The Senate has approved a bill that would allow college athletes to cash in — including via endorsement deals — from their name, image or likeness.
That bill (SB 646) was approved Monday morning via a 37-2 vote. Rockledge Republican Sen. Debbie Mayfield sponsored the legislation. Only Sens. Joe Gruters and Keith Perry voted against the measure.
College athletes are currently considered amateurs, though many receive a scholarship to attend their respective universities. The National Collegiate Athletic Association (NCAA), which regulates those athletes, has rules barring students from making money off their likeness.
Florida lawmakers pushed the measure after California approved a similar bill. Those state-level efforts prompted the NCAA to promise a change in its rules governing the practice.
That’s resulted in a shift in the Senate legislation, which was originally set to take effect this year. Mayfield’s bill now goes into effect in July 2021 in order to give NCAA officials time to make changes on their own.
Gov. Ron DeSantis backs the legislation. Republican Sen. Rob Bradley also echoed support for the push during debate Monday.
“I think we send a very clear message to the NCAA, the SEC, the Big 10 — all these organizations — that we’re serious about doing the right thing when it comes to our student-athletes,” Bradley said.
Democratic Sen. Randolph Bracy also voted in favor of the bill. But he did voice concerns arguing follow-up legislation will be needed in the future.
“I think this bill only benefits the very best players at the larger schools,” Bracy said.
“We need to continue to look at how we make it fair for all students, because they all contribute.”
Perry, in opposing the bill during the committee process, worried the legislation could impact existing contracts between universities and athletic conferences.
The final bill barred athletes from agreeing to deals that conflict with team contracts. Perry did not speak on the floor to explain his final vote against the measure Monday morning.
House Democratic Leader Kionne McGhee and Republican Rep. Chip LaMarca are behind the House version of the bill (HB 7051). After that legislation was temporarily postponed Friday, the House is set to bring up the Senate version this week.
LaMarca says he’s ready for the House to move forward.
“While so many others profit off of young women and men, these talented athletes have been left behind by a system that is centered on greed. Today we are on the way to changing that,” LaMarca said after the Senate’s approval.

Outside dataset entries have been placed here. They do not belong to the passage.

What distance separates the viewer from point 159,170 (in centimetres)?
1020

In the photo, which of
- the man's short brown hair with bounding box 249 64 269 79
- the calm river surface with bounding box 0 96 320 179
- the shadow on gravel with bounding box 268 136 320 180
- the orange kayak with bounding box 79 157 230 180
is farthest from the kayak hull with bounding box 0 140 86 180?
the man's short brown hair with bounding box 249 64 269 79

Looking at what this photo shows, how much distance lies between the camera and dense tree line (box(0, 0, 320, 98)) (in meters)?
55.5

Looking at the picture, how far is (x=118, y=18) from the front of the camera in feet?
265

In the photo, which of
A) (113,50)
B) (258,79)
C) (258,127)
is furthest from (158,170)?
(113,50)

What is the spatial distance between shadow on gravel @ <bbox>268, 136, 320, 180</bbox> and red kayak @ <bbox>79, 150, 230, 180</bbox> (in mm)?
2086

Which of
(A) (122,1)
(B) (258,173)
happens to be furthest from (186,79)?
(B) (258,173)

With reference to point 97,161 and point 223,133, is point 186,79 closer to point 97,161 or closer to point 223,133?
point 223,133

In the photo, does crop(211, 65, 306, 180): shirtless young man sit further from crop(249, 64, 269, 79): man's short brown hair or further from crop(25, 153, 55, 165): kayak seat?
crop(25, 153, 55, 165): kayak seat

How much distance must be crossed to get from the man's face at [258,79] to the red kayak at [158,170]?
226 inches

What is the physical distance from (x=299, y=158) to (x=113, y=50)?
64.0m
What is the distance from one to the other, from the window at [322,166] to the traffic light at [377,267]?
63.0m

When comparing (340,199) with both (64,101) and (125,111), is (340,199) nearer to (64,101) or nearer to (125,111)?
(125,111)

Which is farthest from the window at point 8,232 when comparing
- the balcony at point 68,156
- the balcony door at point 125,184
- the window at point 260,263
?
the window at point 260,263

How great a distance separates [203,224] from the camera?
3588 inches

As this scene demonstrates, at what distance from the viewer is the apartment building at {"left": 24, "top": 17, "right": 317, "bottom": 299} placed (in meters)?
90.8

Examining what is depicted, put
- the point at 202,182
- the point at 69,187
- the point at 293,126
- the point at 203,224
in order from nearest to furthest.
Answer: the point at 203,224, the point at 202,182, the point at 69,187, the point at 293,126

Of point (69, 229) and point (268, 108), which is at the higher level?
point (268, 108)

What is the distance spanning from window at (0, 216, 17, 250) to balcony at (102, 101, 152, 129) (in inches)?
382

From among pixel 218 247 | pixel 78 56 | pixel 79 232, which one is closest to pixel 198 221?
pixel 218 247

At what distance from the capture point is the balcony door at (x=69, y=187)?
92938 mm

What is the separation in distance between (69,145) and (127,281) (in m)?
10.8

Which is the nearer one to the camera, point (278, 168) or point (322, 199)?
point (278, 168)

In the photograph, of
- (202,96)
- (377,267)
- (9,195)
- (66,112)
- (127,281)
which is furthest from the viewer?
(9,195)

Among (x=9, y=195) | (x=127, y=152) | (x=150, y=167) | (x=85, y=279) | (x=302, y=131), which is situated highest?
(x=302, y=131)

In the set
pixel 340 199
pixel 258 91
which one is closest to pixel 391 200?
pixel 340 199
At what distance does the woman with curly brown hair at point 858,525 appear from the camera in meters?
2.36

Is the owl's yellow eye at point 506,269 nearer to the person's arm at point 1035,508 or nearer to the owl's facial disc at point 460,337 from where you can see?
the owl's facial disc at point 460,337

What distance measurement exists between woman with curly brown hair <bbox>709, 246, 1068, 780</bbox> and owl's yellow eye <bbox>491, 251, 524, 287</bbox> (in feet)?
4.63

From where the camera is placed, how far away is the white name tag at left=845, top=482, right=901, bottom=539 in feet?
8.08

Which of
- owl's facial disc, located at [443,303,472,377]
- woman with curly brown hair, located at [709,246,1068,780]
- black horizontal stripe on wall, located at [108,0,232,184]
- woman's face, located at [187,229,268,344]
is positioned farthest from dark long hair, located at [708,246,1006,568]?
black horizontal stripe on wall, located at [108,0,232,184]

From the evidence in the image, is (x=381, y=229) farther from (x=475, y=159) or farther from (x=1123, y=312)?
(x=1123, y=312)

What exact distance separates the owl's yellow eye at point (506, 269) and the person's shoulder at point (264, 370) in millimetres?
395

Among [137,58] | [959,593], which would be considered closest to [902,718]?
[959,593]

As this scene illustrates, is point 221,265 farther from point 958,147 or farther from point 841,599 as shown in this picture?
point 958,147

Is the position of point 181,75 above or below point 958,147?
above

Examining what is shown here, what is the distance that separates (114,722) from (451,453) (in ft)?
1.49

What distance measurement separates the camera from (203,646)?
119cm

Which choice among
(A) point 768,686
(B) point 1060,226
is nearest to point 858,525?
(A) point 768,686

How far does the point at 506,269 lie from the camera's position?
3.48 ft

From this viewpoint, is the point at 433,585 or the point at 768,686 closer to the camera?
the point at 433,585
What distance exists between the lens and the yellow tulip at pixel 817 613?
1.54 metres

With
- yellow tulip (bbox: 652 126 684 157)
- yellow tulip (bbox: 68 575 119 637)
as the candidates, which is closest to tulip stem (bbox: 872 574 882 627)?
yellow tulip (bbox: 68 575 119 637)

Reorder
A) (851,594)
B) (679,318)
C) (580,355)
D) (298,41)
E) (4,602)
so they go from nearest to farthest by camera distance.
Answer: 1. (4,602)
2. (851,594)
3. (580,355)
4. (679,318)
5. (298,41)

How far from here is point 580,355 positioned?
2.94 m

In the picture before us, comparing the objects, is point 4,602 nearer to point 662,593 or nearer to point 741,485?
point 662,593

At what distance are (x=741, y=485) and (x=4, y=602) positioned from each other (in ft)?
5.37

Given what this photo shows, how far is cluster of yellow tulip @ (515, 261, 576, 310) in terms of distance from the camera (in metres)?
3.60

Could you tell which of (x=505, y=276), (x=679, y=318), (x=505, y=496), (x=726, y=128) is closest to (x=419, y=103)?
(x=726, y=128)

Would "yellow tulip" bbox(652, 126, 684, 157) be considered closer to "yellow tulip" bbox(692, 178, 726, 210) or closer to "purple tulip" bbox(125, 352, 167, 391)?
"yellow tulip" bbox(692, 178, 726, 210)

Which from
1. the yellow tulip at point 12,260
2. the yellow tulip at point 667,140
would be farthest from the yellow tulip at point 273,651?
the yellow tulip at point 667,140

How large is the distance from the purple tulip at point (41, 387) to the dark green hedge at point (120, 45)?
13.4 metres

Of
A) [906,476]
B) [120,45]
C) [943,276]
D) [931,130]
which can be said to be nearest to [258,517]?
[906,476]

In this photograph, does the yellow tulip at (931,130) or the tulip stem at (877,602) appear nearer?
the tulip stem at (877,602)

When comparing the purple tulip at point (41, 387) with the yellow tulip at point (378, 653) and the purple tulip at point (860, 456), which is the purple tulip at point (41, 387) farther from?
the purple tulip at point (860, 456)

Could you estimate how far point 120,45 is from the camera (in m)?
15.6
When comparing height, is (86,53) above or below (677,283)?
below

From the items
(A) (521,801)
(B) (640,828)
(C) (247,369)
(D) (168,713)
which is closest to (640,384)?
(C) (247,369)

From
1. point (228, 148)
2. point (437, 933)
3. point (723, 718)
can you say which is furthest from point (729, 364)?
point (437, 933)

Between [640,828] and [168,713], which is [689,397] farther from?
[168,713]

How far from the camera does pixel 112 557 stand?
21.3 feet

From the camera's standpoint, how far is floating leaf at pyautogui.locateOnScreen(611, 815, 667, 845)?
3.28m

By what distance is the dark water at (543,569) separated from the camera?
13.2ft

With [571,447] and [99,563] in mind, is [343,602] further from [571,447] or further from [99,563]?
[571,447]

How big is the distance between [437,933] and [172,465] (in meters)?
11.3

“When I first began this journey months ago my team did not expect the outpouring of support from legislative and community leaders. I cannot thank the countless students, parents, professional athletes, coaches, and directors enough. And a huge thank you to Gov. Ron DeSantis for his early and steadfast support.”
Current compensation rules are restrictive. For instance, they block athletes from making money from autographs. In 2017, a kicker from the University of Central Florida was also declared ineligible by making money off his YouTube channel.
The bill would also institute financial literacy courses for student athletes. Those athletes would be able to hire agents as well.
Fewer than 2 percent of college athletes make it to the pros where they can cash in, according to the NCAA’s own stats. And all risk injury before even getting that far.